By William Hall | Published in MaineBiz August 24, 2022
The Eastern Trail — a greenway that ultimately will run 65 miles between Kittery and South Portland — is steadily bolstering Maine’s outdoor recreation economy. And now a national conservation group has honored the trail for the path it’s blazed.
The ET was inducted this month into the Rail-Trail Hall of Fame, a group of only 35 other former railroad corridors across the U.S. honored for the economic, social and quality-of-life value they now bring as recreational space.
The Hall of Famers are selected by an annual, nationwide public vote through the Rails-to-Trails Conservancy, a nonprofit trails advocate with over 1 million members. This year’s vote, from July 22 to Aug. 2, was a face-off among the Eastern Trail, Alaska’s Tony Knowles Coastal Trail and Grant’s Trail in Missouri.
“Maine’s Eastern Trail is an example of the type of walking and biking infrastructure that can serve as a tourism destination and a mobility hub for the region,” said Ryan Chao, the conservancy’s president, in a news release.
“This trail is an inspiration.
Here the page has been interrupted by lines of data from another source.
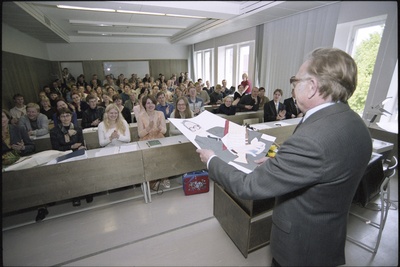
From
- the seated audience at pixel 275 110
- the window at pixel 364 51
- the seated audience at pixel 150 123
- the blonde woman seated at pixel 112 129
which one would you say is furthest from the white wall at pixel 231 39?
the blonde woman seated at pixel 112 129

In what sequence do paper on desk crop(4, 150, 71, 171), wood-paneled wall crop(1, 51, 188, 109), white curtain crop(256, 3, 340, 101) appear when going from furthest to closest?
white curtain crop(256, 3, 340, 101), wood-paneled wall crop(1, 51, 188, 109), paper on desk crop(4, 150, 71, 171)

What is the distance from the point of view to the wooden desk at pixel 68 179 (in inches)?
80.2

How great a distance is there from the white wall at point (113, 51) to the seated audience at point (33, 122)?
7858 mm

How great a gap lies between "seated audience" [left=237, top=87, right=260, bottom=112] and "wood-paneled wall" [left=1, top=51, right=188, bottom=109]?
4.45m

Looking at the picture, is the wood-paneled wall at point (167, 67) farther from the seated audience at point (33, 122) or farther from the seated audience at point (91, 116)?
the seated audience at point (33, 122)

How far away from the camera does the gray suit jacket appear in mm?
762

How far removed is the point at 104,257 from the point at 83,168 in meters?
0.98

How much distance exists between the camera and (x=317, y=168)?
76 centimetres

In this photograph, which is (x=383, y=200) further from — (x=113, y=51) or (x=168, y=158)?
(x=113, y=51)

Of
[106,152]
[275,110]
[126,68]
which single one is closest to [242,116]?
[275,110]

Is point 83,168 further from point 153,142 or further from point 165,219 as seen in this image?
point 165,219

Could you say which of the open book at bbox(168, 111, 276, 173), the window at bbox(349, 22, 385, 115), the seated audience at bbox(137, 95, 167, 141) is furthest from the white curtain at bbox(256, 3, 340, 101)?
the open book at bbox(168, 111, 276, 173)

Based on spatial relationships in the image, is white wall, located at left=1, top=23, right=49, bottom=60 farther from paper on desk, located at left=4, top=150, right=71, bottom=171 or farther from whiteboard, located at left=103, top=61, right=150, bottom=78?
paper on desk, located at left=4, top=150, right=71, bottom=171

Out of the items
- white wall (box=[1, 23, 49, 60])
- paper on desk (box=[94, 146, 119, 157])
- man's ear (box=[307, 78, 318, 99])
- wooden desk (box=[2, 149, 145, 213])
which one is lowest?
wooden desk (box=[2, 149, 145, 213])
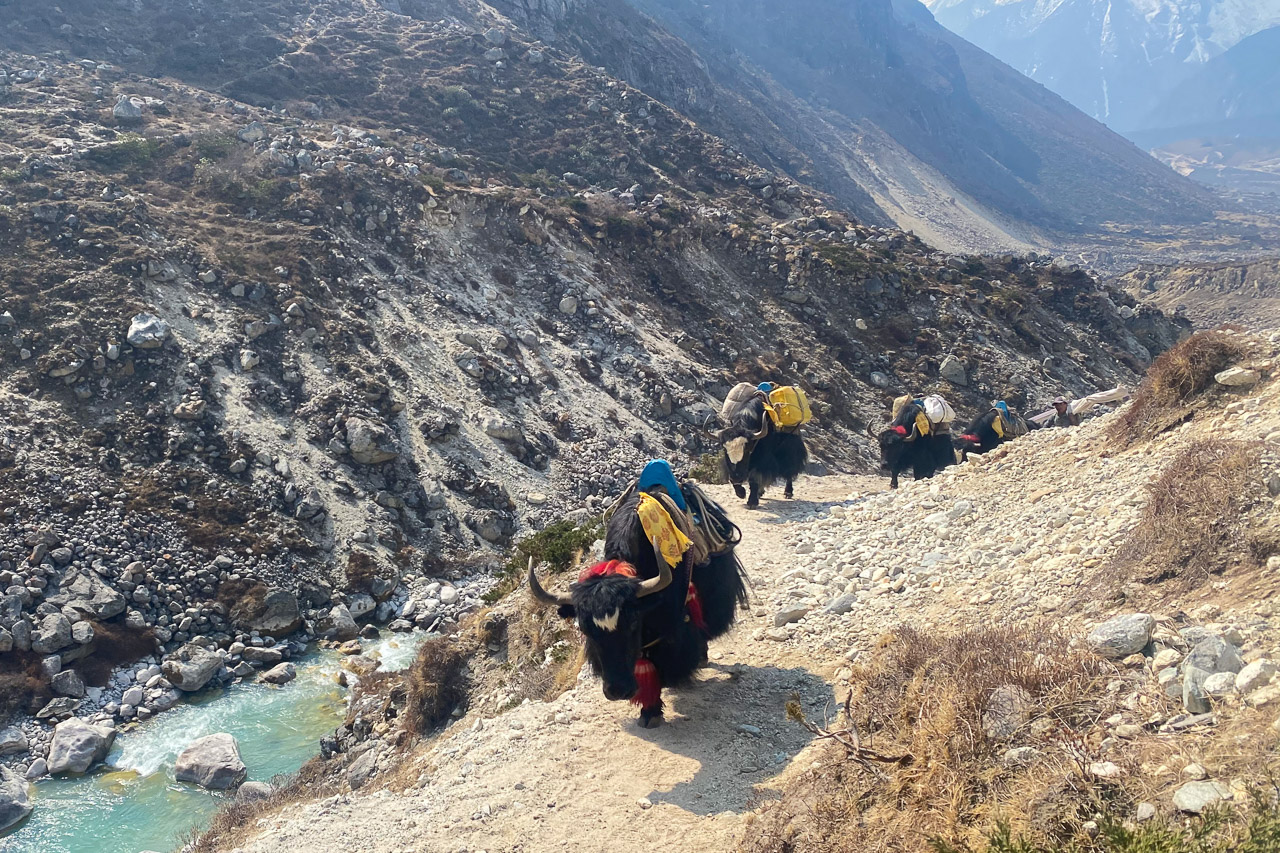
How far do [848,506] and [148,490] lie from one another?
8726 mm

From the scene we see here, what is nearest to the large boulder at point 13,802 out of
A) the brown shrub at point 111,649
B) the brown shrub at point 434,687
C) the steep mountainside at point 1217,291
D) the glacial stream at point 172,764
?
the glacial stream at point 172,764

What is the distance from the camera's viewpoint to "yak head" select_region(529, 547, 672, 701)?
4.27 metres

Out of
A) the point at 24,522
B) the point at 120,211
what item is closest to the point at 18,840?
the point at 24,522

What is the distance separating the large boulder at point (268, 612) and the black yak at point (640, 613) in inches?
252

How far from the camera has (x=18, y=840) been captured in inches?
245

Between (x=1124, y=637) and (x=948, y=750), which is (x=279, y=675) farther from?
(x=1124, y=637)

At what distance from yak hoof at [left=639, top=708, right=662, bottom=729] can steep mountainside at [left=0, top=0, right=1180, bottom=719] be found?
603cm

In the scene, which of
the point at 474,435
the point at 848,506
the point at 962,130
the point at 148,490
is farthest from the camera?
the point at 962,130

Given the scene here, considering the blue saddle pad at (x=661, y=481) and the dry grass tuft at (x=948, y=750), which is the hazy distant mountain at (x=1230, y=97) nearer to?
the blue saddle pad at (x=661, y=481)

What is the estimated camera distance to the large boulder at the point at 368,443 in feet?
38.8

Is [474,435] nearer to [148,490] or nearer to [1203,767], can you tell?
[148,490]

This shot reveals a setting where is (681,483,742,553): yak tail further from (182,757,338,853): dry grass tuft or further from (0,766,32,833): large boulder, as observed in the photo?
(0,766,32,833): large boulder

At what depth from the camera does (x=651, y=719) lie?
4641 mm

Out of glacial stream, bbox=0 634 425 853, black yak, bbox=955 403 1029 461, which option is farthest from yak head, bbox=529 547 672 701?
black yak, bbox=955 403 1029 461
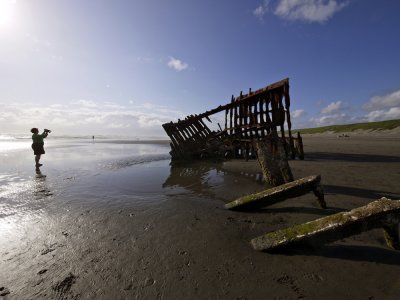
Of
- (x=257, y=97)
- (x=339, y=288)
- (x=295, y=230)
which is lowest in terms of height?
(x=339, y=288)

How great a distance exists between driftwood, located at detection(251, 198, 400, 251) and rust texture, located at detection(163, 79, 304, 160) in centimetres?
741

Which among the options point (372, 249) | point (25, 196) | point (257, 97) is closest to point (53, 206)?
point (25, 196)

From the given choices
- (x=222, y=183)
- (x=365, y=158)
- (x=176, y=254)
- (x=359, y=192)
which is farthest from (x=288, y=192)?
(x=365, y=158)

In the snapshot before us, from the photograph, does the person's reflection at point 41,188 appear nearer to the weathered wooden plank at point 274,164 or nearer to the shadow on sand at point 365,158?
the weathered wooden plank at point 274,164

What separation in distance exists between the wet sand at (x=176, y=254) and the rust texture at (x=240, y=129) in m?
5.37

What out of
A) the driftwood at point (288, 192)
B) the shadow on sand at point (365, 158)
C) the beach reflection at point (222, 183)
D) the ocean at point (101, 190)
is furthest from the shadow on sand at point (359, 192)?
the shadow on sand at point (365, 158)

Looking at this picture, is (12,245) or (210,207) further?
(210,207)

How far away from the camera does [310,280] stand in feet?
8.99

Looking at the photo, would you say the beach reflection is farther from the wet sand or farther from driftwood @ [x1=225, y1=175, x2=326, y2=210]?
driftwood @ [x1=225, y1=175, x2=326, y2=210]

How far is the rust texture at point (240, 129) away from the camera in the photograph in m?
10.8

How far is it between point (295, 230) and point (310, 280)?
619mm

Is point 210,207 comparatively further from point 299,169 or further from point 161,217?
point 299,169

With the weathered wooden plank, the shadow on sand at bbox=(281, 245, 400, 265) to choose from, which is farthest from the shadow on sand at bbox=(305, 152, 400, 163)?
the shadow on sand at bbox=(281, 245, 400, 265)

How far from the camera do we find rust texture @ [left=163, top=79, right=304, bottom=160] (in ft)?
35.3
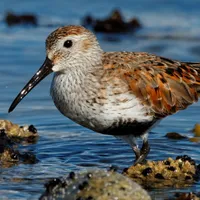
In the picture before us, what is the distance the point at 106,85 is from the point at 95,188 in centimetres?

It demonstrates how a long-distance trail can serve as the foundation for a regional trail network that connects people and places, providing safe and accessible transportation options, economic opportunity and a boon for everyone’s quality of life.”
Previous Hall of Fame inductees include the High Line in New York City, one of Manhattan’s most popular recreational spaces and tourist attractions, which has been credited with spurring a wave of new development in the West Chelsea neighborhood over the past decade.
The Eastern Trail is New England’s fourth trail to make the Hall of Fame, after honorees in Massachusetts, Rhode Island and Vermont.
A consultant’s study last November for the Southern Maine Planning and Development Commission showed the Eastern Trail generated $44.6 million in annual economic benefits and supported 364 jobs across the state. It’s also estimated that roughly 250,000 people, from Maine and beyond, use the trail annually, and each user spends an average of $118 per day.
More than 24 miles of the Eastern Trail are already complete, with another 16 under construction. Once those portions are complete, the trail is expected to generate an additional $5.9 million in annual earnings and sales.
The Eastern Trail is being built along the corridor of the former Eastern Railroad, the first rail line to connect Boston to Portland, operating from 1842 until 1945. A group of volunteers has been advocating for the trail’s development since 1998.